• Work order 1:
In the music awards text, rewrite the passage starting at "Every year, students" and ending at "have been recognized.", changing "six" to "seven".
• Work order 2:
List every musical instrument the music awards text names in the paragraph about Jan Tuzlić Offermann.
• Work order 3:
Based on the music awards text, answer yes or no to each statement and quote the words that decide it. (a) The Ellis Bonoff Kohs Award for Orchestral Excellence was established in 2003. (b) String players in the University Symphony Orchestra are eligible for the Ellis Bonoff Kohs Award. (c) Jan Tuzlić Offermann began playing bassoon as an undergraduate at Princeton.

• Study text:

━━━━━━━━━━━━━━━━

Every year, students in the Department of Music's performing ensembles are recognized for their high level of accomplishment in their discipline and their commitment to their ensemble(s). This year, six students have been recognized.
Ellis Bonoff Kohs Award for Orchestral Excellence
Established in 2003, the Ellis Bonoff Kohs Award for Orchestral Excellence is presented to outstanding undergraduate or graduate students in the University Symphony Orchestra who are members of the woodwind, brass, or percussion sections. It is awarded each year to University of Chicago students who have been members of the USO for at least one full season, and who have consistently demonstrated the highest level of musical accomplishment on their instrument, as well as an extraordinary commitment to the Orchestra during that tenure.
Jan Tuzlić Offermann, bassoon, is a third-year graduate student in the Department of Physics, and a bassoonist in the University Symphony Orchestra. Originally a saxophonist, he started playing bassoon in high school when the school’s orchestra conductor told him that the ensemble wouldn’t require a saxophone (which they did in fact ultimately need for Bizet’s L’Arlesienne!), and since that time the bassoon has been the primary focus of his musical practice. As an undergraduate at Princeton he played in the University Orchestra, the Princeton Sinfonia and the Chamber Orchestra, and he is grateful to be able to continue his orchestral playing and musical journey as a graduate student at UChicago. Possibly a result of his somewhat eclectic background — with parents from Bosnia and the Netherlands — Jan has rather broad musical tastes, and in his spare time plays a range of styles and instruments (e.g. accordion, shakuhachi) beyond what one typically encounters in a symphony orchestra. He enjoys that the USO repertoire features some lesser-known works and composers alongside the great classics, exposing players and audience alike to new ideas and broadening their musical vocabulary and awareness.

━━━━━━━━━━━━━━━━

• Supplied data:
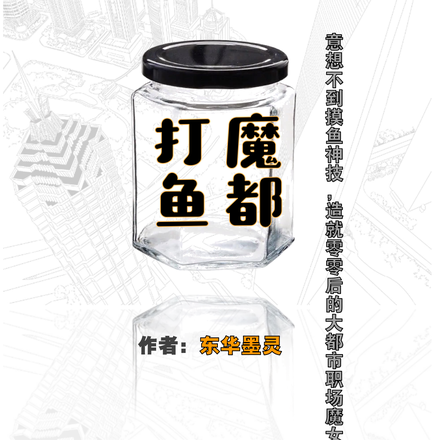 魔都打鱼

━━━━━━━━━━━━━━━━

• Problem solution 1:
Every year, students in the Department of Music's performing ensembles are recognized for their high level of accomplishment in their discipline and their commitment to their ensemble(s). This year, seven students have been recognized.

• Problem solution 2:
bassoon, saxophone, accordion, shakuhachi

• Problem solution 3:
(a) Yes: "Established in 2003, the Ellis Bonoff Kohs Award for Orchestral Excellence"
(b) No: "who are members of the woodwind, brass, or percussion sections"
(c) No: "he started playing bassoon in high school"